"I had a wonderful history teacher who used to lean against the front of her desk and teach history as if she were telling us a story"
Interview: historian, literature scholar and author, Leah Redmond Chang on writing, research and her latest book, Young Queens.
Leah Redmond Chang is a historian and writer, who is interested in women and power. She is the author of numerous books, including Portraits of the Queen Mother: Polemics, Panegyrics, Letters, and Into Print: The Production of Female Authorship in Early Modern France.
In February, we selected Redmond Chang’s critically acclaimed multi-biography Young Queens: The Intertwined Lives of Catherine de’ Medici, Elisabeth de Valois, and Mary, Queen of Scots (2023) as our nonfiction book club title. It is no understatement to say the book was a huge hit with book club readers.
What first inspired your interest in history?
I became interested in history thanks to historical fiction. As a child, I loved stories, and I loved to read. I fell in love with a particular series that was very popular among American children: The Little House books by Laura Ingalls Wilder. Those books are historical fiction but based on the 19th-century life of the real Laura Ingalls Wilder, so I thought I was reading history. Those books made me curious about how people lived in the past. Then, in secondary school, I had a wonderful history teacher who used to lean against the front of her desk and teach history as if she were telling us a story. That’s when I started to think of history as narrative.
How did you first encounter the three queens?
I’ve worked on Catherine de’ Medici for a long time, over ten years. As a scholar, I specialized in 16th-century France – if that’s your specialty, you cannot avoid Catherine! I first encountered Elisabeth de Valois while I was working on a scholarly translation and study of works related to Catherine. I remember being quite surprised, in fact, by how little I knew about Elisabeth. As for Mary, Queen of Scots, I began reading about her as a child. But I hadn’t understood how intertwined she was with Catherine de’ Medici and Elisabeth de Valois until I began working on Young Queens.
How important were they in shaping European politics in the 16th century?
They all played important roles in shaping European politics, but some aspects of their influence were more visible than others. Since Catherine was the power behind the throne of France for decades, she shaped policy overtly. Elisabeth de Valois was an important but much quieter political influence. As the queen consort of Spain, she didn’t seem to shape policy directly, but there can be no doubt that she had Philip II’s ear, especially as she grew older. Had she survived past twenty-two, I suspect she would have exerted tremendous influence over Philip II. Which is exactly what Catherine de’ Medici was hoping for.
It is hard to condense Mary, Queen of Scots’s influence on European politics into a few sentences. Let’s just say that, from the time she was born, her very existence was a factor in how kings imagined the growth and shape of their empires. Because Mary was the sovereign queen of Scotland, she was seen from infancy as a marriage prize. English and French kings waged wars to secure her in marriage to their heirs. So, she was very important, although it’s worth noting that during her childhood she didn’t actively shape European politics. Rather she was a political pawn, used by others.
What sources were you able to draw from?
I worked in several different archives in England, France, Scotland, Spain, and Italy, as well as in the United States. I drew from manuscript letters and documents as well as printed primary sources from the 16th and 17th-centuries. I am also indebted to the work of 19th-century scholars who collected thousands of letters from across Europe, and transcribed and published them. I couldn’t have written Young Queens without those fantastic collections.

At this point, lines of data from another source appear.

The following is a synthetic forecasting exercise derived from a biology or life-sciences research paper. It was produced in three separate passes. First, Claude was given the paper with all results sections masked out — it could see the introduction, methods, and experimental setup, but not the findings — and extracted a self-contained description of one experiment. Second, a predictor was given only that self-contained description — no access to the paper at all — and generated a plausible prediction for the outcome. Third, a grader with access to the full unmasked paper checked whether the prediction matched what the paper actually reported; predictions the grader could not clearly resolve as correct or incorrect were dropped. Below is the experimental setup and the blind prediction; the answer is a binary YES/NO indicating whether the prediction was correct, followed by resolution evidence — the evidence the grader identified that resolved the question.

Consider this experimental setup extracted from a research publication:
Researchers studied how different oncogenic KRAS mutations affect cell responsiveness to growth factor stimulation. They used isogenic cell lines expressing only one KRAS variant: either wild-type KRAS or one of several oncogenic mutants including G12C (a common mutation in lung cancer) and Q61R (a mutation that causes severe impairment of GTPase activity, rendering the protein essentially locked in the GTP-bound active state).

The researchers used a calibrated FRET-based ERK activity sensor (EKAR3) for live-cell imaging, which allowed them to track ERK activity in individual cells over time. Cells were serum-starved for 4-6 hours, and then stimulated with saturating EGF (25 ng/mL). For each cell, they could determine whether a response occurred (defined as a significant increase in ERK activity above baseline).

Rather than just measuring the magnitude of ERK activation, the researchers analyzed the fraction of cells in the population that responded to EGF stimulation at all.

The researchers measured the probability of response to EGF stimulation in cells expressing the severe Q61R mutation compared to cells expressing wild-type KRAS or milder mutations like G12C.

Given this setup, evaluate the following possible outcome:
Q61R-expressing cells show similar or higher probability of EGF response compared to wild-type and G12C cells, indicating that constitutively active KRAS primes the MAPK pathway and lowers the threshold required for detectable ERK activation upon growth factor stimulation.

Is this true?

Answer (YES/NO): NO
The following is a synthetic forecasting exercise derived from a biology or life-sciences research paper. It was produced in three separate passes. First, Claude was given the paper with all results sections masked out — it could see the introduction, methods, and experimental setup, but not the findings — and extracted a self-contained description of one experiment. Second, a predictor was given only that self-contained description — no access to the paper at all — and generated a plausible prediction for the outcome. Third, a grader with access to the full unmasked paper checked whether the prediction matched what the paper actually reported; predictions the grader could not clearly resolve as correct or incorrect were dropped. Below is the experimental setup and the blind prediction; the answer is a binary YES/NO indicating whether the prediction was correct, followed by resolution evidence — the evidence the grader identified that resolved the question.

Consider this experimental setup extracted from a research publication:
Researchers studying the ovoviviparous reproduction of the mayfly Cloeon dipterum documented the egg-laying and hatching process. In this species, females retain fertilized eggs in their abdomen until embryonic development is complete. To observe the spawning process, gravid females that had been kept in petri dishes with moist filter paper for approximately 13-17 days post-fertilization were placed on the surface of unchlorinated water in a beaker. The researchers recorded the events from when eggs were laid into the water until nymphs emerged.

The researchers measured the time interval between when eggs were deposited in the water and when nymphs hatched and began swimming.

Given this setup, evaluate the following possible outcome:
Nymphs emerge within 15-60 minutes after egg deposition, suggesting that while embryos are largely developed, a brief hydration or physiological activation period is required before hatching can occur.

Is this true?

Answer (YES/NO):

Do you have a fixed research process, or does it change depending on the subject?
It changes depending on the subject, but there are a few patterns. Although I work in history, I tend to think of my subjects as stories, albeit non-fiction ones. I start by doing some basic research with secondary sources to understand the historical context and then move to primary-source documents as quickly as possible. At a certain point, I figure out the story I’m trying to tell. Then I try to follow my research leads in the direction that the story wants to go.
What’s the best advice you have ever been given?
Writing doesn’t happen through brilliance or inspiration, but rather through consistent hard work. In other words, keep your butt in the chair.
What’s the last great history book you read?
I am just now finishing a brilliant and eminently readable biography of the American civil rights leader, John Lewis, by David Greenberg.
If you could travel back in time for 24 hours, where and when would you go and why?
Do I have to choose only one? That’s a lot of pressure. Ok – keeping to the historical context of Young Queens, I’d want to go back to 1559 Paris, when Henry II of France was mortally wounded while jousting. Historians have never understood what exactly happened there; they know only that somehow a splinter of wood from the lance lodged into Henry’s head. Did the king forget to pull down his visor on his helmet? Was there a screw that came loose so the visor didn’t close properly? Did the helmet not fit correctly? Something like a loose screw seems so inconsequential, and yet that small mishap ultimately led to King Henry’s death. And Henry’s death radically shifted politics in France and across Europe, thrusting the three queens of my book into the spotlight. I would really like to know what happened with that helmet!